AKP yönetiminin, uzun süredir kan kaybı yaşayan ekonomiye kalıcı çözümler üretemediğine ve üretmesinin de kolay görünmediğne değinilen analizde, “Döviz kazandırma yeteneği güçsüzleşmiş ekonominin dış kaynaklara olan bağımlılığı, dış yatırımcının çıkış yapmakta olduğu son yıllarda ekonomiyi sık sık sarsmaya yetiyor. Dış kaynak bulmanın kolaycılığına aldanan iktidar, hesapsızca üstlendiği döviz riskinin altında iki büklüm kalıyor. Pandemi öncesi döviz krizi ile sarsılan ekonomi hızla küçülürken, işsizlikte tırmanma ve enflasyonda iki haneliliğe saplanma zafiyetleri sergilendi. Pandemi de bu yapıya tuz biber ekti. Yılın ikinci çeyreğinde yüzde 15 dolayında küçülmesi beklenen ekonominin sonraki çeyreklerde kısmi toparlama sağlaması halinde bile yılı yüzde 5 ile 8 arasında küçülme ile tamamlaması olası” ifadelerine yer verildi.

Siyasi değişim

Hükümetin pandemi sonrasına kullanılacak Hazine kaynağı bırakmadığı öne sürülen analizde şu değerlendirmeler yapıldı; “AKP daha çok genişletilmiş para politikaları ile dümen tutmaya çalışıyor. Hazine açıkları ve kamu borçlanması büyürken Merkez Bankası, kamu bankaları ve Hazine genişletici para politikaları ile kredi ucuzlatıp ekonomiyi canlandırmaya çabalıyorlar. Ekonominin sert düşüşünün önünü kesmek için salgını önlemeye dönük tedbirleri erkenden kaldıran rejim, şimdi ülkeyi ikinci bir salgın dalgasının riski altına soktu. Enflasyonu tek haneye indirme yönünde henüz bir gelişme görülmez iken ucuzlatılmış kredi faizleri için indirilen mevduat faizleri, dövize yönelişi teşvik ediyor ve bu sayede dolarlaşma riski büyüyor.
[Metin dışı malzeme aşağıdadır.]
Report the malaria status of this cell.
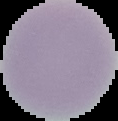

Uninfected.

image size = 118×121 pixels
preparation = thin blood film
image type = cell region segmented out of the field of view; surrounding area masked to black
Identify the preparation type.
Ekonomik anlamda güçsüzleşmekten mağdur olanların sayısı her geçen gün daha çok artıyor ve genel durum siyasi değişim talebini büyütüyor. Bu siyasi değişim basıncının önümüzdeki günlerde daha çok öne çıkması beklenebilir.

Güven vermiyor

Sadece kamu bankalarına değil özel bankalara da kredi musluklarının açtırılması ile büyümede düşüşün frenlenmek istendiğine değinilen analizde, “Ne var ki, bu yaklaşım birçok yan etki yaratarak yeni sorunlara yol açıyor. Değersizleşen TL karşısında dövize yönelme, bu yan etkilerden biri. Dış kaynak bulmada iyice tıkanan rejim, içeriye ve dışarıya güven veremedikçe, bünye daha da güçsüzleşip daha da kırılgan hale geliyor” değerlendirmesi yapıldı.